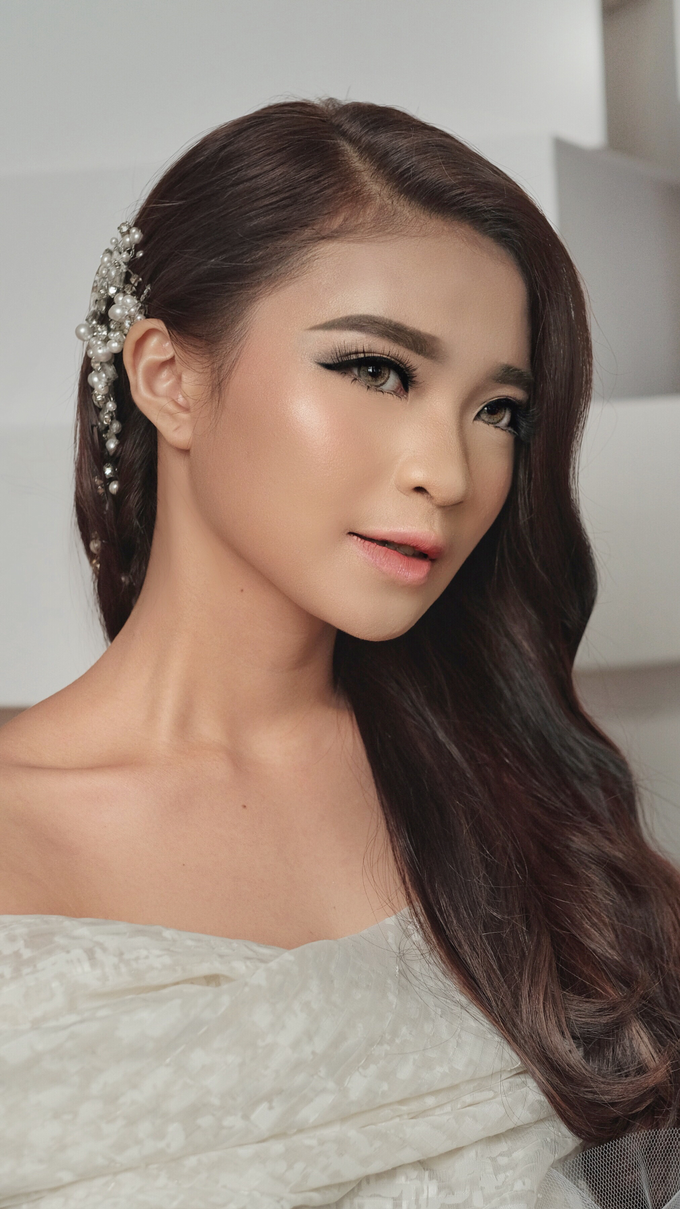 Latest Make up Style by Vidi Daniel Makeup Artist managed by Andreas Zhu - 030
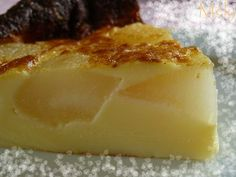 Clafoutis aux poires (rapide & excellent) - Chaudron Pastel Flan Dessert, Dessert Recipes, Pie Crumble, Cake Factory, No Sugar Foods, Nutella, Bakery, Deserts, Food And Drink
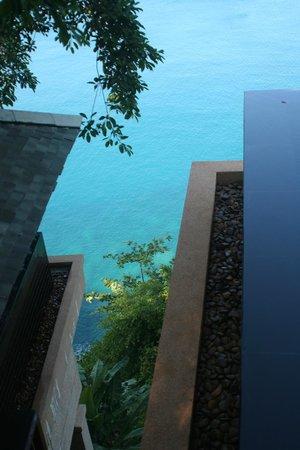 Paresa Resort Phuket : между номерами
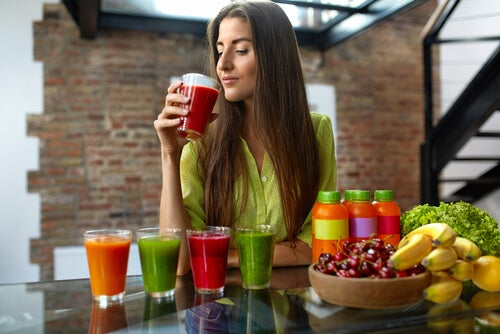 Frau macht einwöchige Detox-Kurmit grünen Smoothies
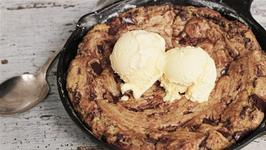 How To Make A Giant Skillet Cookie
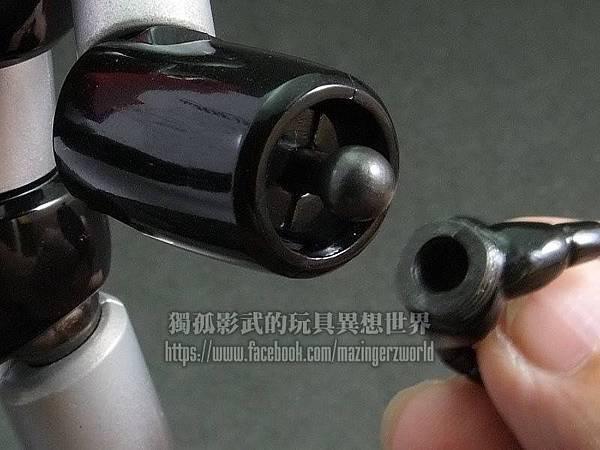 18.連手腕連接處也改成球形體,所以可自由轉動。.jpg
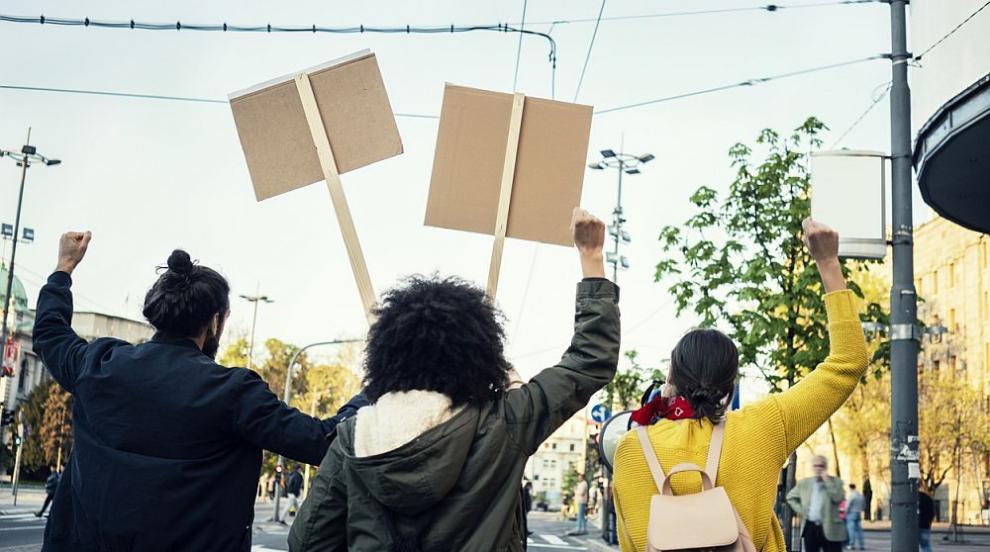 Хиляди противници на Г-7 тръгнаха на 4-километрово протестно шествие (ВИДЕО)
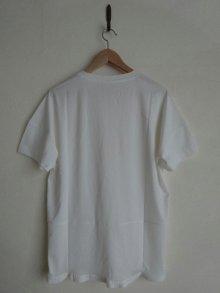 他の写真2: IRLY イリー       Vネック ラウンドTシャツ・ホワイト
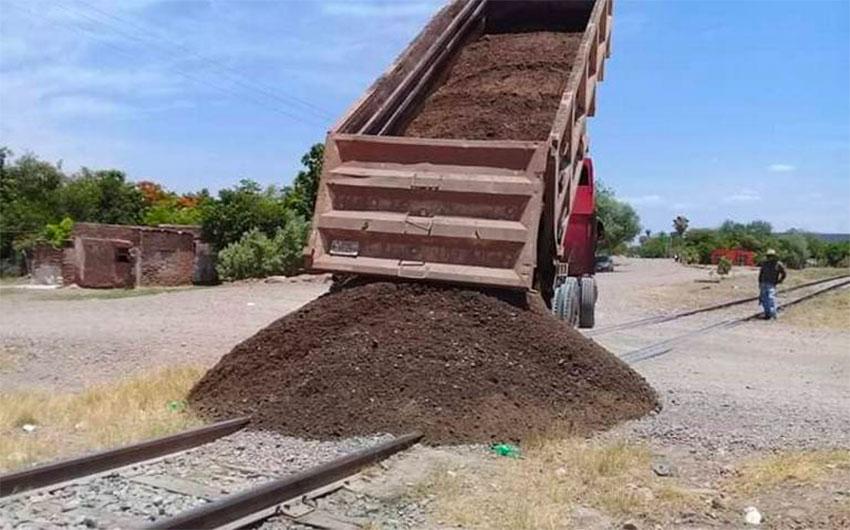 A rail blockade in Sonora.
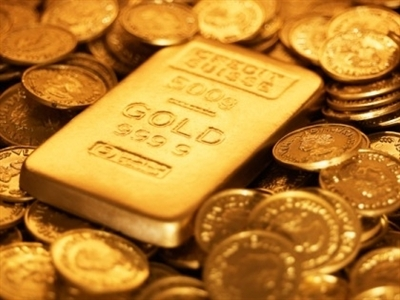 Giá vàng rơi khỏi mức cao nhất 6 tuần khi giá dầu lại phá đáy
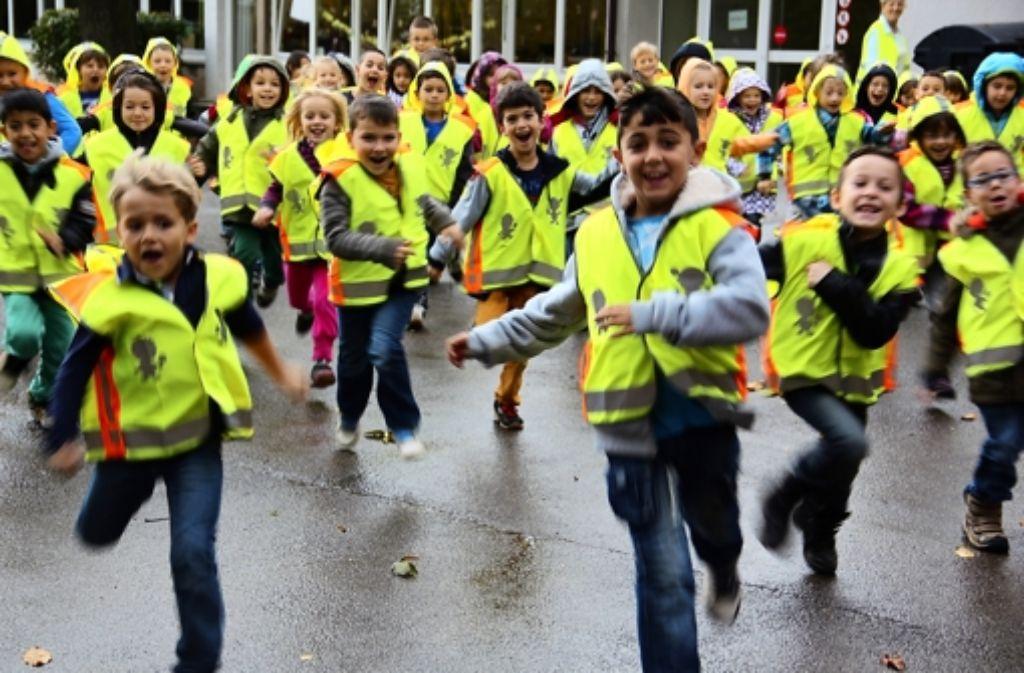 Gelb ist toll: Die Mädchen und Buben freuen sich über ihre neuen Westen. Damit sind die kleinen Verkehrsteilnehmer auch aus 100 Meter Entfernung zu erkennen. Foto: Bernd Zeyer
------------------------------------------------------------------------
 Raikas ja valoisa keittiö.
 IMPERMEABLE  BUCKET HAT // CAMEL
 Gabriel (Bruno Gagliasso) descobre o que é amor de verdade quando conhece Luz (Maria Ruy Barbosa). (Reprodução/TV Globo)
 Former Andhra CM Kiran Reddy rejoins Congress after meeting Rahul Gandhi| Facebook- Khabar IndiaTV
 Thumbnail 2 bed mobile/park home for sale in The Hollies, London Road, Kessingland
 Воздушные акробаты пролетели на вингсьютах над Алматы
------------------------------------------------------------------------
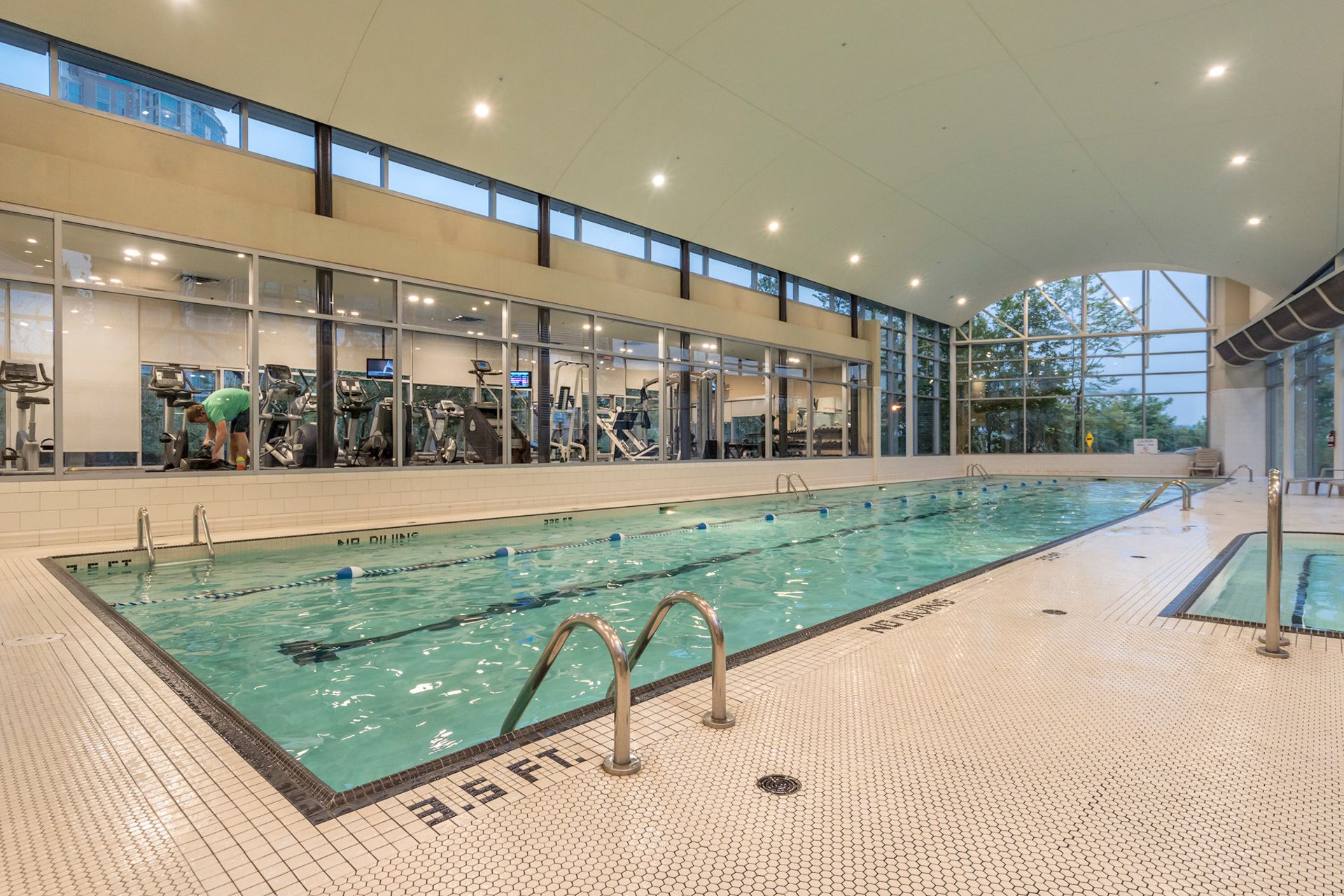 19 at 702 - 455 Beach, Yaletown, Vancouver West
------------------------------------------------------------------------
◆ **EXERCISE DIRECTIONS**
Reproduce, character for character, only the lines of the preceding data that start at the line with "Thumbnail 2 bed" and end at the line with "Воздушные акробаты пролетели", both included.

◆ **ANSWER FOR THIS EXERCISE**
 Thumbnail 2 bed mobile/park home for sale in The Hollies, London Road, Kessingland
 Воздушные акробаты пролетели на вингсьютах над Алматы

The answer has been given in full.